How do you know if an investment you have made is doing well or not? How can you tell if it’s worth paying an investment manager rather than just buying an index fund? Is 8% per year a good return?
The simple answer to each of these questions is, it depends what you compare it to. You need to have something meaningful to measure an investment against in order to gauge how it is doing. This is known as benchmarking. Whether you realise it or not, you are probably already familiar with some benchmarks:
- MSCI Global Index – covers global stocks
- S&P 500 – covers US stocks
- FTSE 100 – covers UK stocks
- Nikkei 225 – covers Japan stocks
- Citi World Government Bond Index – covers global bonds
So a mutual fund manager running a US Growth Stock fund might be benchmarked to the S&P 500 index. If he is underperforming the index, he is not worth paying fees to. If he is outperforming the index his fund will be popular. If he is getting a wildly different result to the index then he is doing something very strange and likely won’t keep his job for long!
So is 8% a good return? Well it partly depends on what your expectations are. The S&P 500 has returned, on average, 7.1% per year over the last 10 years, so 8% seems like a pretty good return. However, if your goal was to be aggressive and get a 20% return you might still be disappointed. In 2008 the S&P 500 fell by 37%. Even a 1% return that year would be nothing short of exceptional!

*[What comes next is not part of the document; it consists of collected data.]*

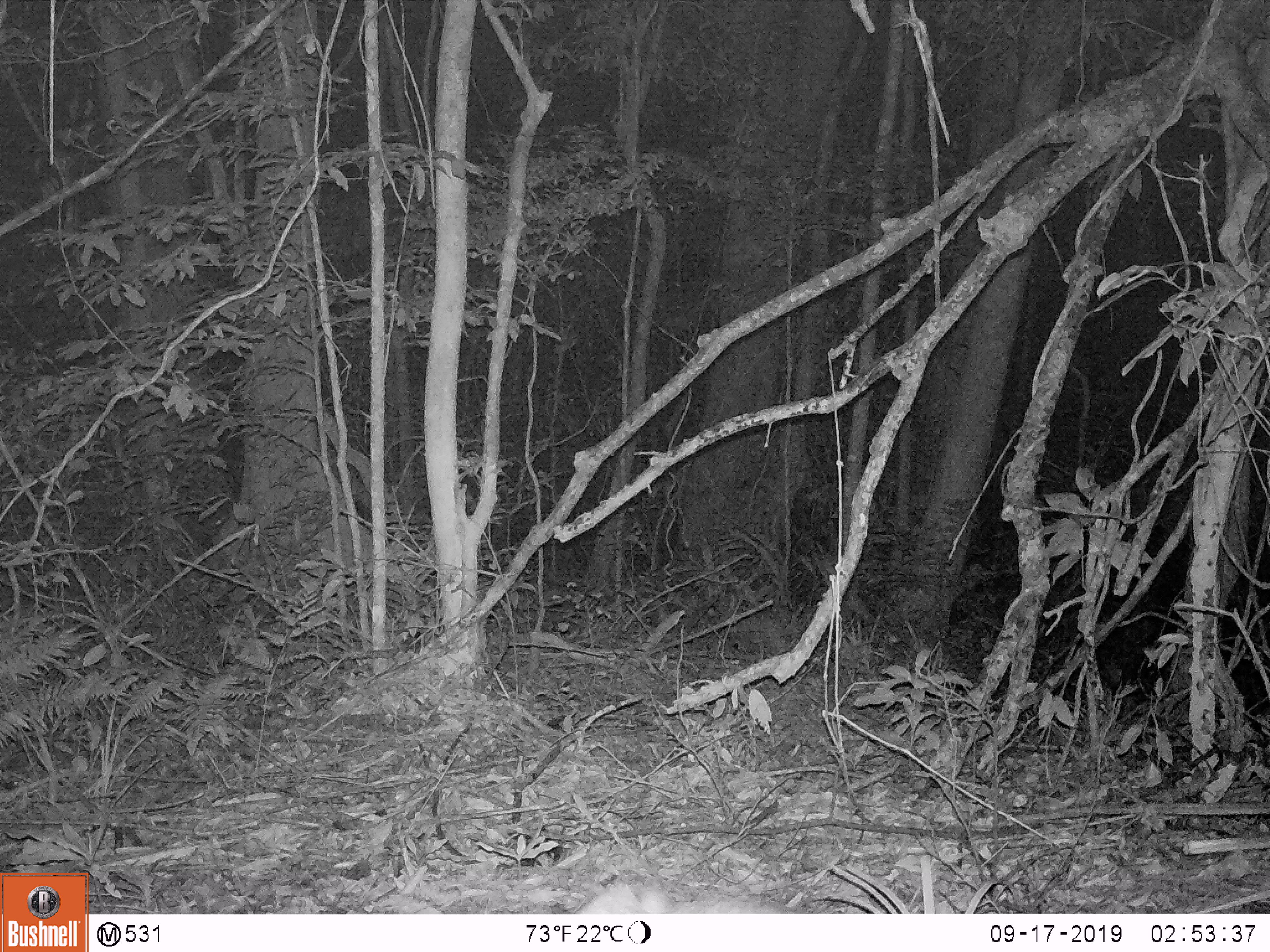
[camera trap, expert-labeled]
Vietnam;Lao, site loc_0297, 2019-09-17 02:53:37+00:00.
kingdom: Animalia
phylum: Chordata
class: Mammalia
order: Artiodactyla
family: Cervidae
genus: Muntiacus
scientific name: Muntiacus rooseveltorum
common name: roosevelt's muntjac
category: roosevelts muntjac group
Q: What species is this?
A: Roosevelts muntjac group (roosevelt's muntjac) (Muntiacus rooseveltorum).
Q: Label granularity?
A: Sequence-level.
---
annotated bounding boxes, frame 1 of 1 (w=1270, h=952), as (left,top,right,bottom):
roosevelts muntjac group: (579,877,790,913)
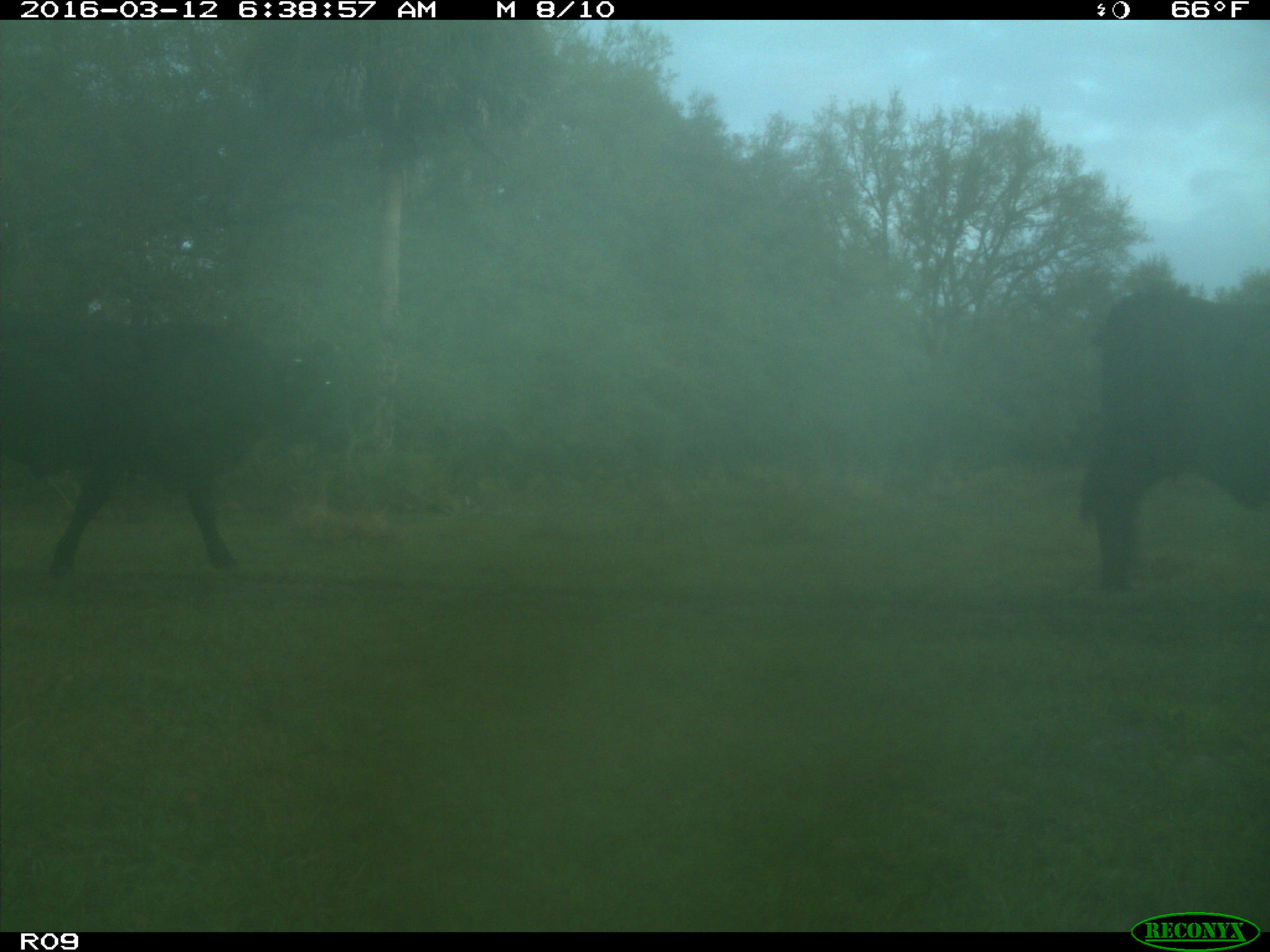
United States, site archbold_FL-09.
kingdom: Animalia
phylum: Chordata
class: Mammalia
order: Artiodactyla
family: Bovidae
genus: Bos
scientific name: Bos taurus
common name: domestic cow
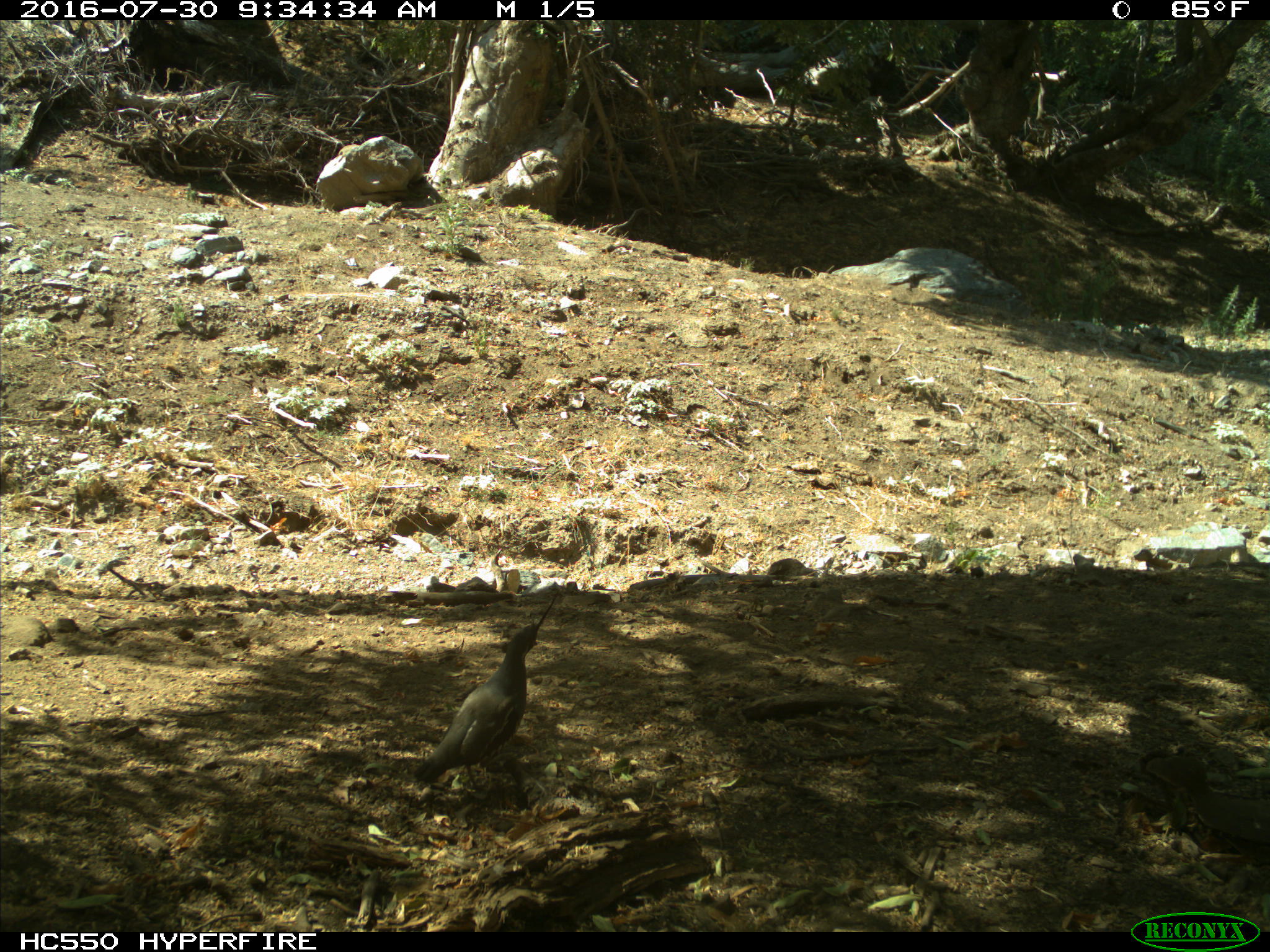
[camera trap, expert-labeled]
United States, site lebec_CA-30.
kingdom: Animalia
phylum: Chordata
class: Aves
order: Galliformes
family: Odontophoridae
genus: Callipepla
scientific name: Callipepla californica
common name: california quail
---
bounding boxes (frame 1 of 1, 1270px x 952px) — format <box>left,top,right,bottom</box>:
animal: <box>411,592,567,803</box>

So how should the average investor benchmark their investments? I would say the basic minimum benchmark should be inflation in your base currency. Inflation is defined as the rise in the cost of goods and services over time, and is the reason we don’t just lock our money in a safe. Take a look at the table below showing the effect of inflation on $100:
We are currently living in a low-inflation environment, particularly if you live in Japan. However, if you look at the historical average, 3% is a good guide. So at 3% inflation, if you put your $100 under the mattress for 20 years you will still have $100, but it will only buy you $54.38 in goods and services. The spending power of your money has almost halved!

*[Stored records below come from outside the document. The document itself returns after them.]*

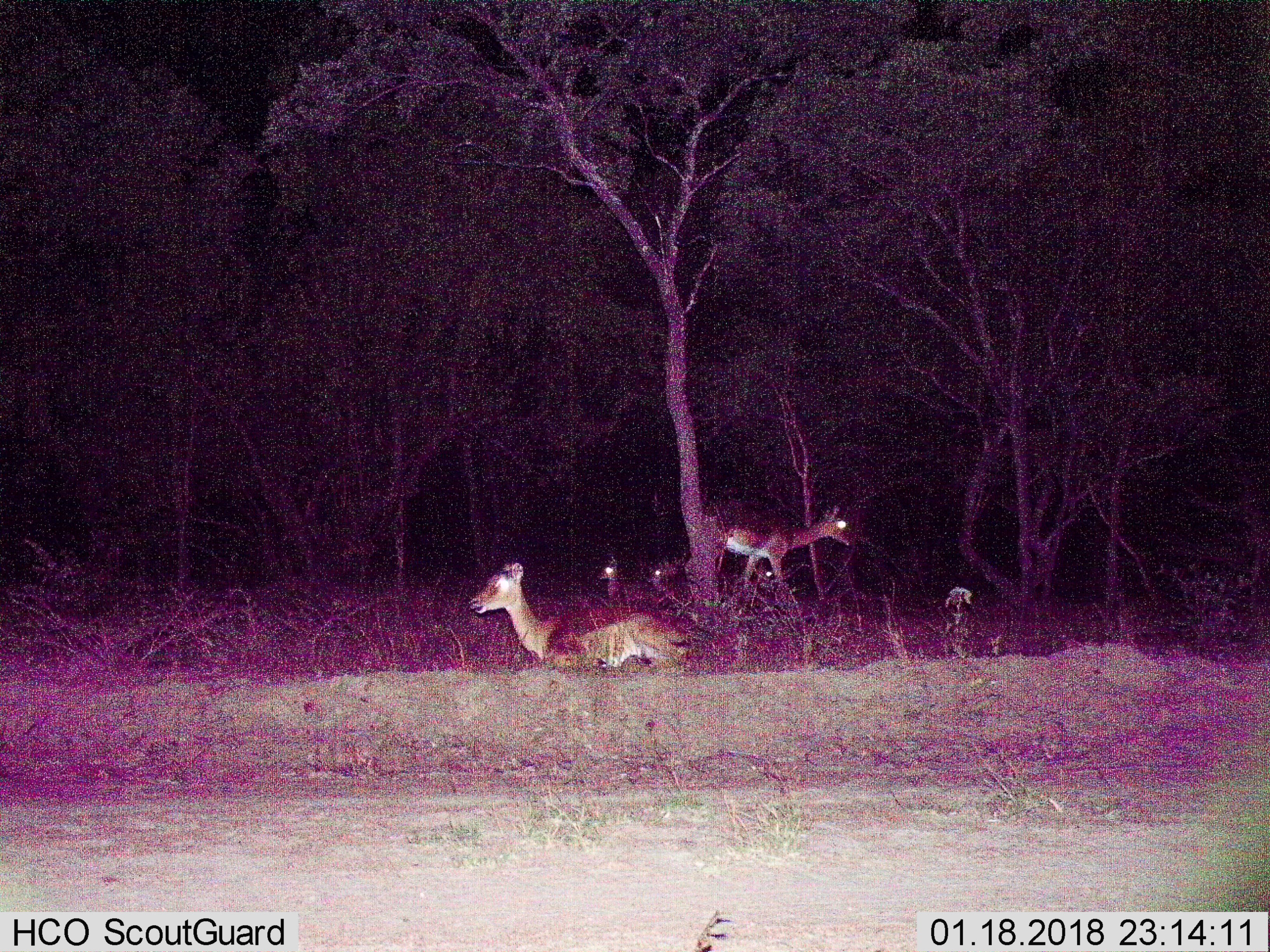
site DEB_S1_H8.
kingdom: Animalia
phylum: Chordata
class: Mammalia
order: Artiodactyla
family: Bovidae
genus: Aepyceros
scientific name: Aepyceros melampus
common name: impala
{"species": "impala (Aepyceros melampus)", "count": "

One thing I will stress here is that we are talking about inflation in your base currency. If you are living in Japan, but you are planning to retire in Australia, for example, don’t be fooled by the low inflation rate in Japan. Back home the current rate of inflation is 2.1% and rising. Keeping money in your Japanese bank account is not only a currency risk, but you are losing 2.1% per year in spending power!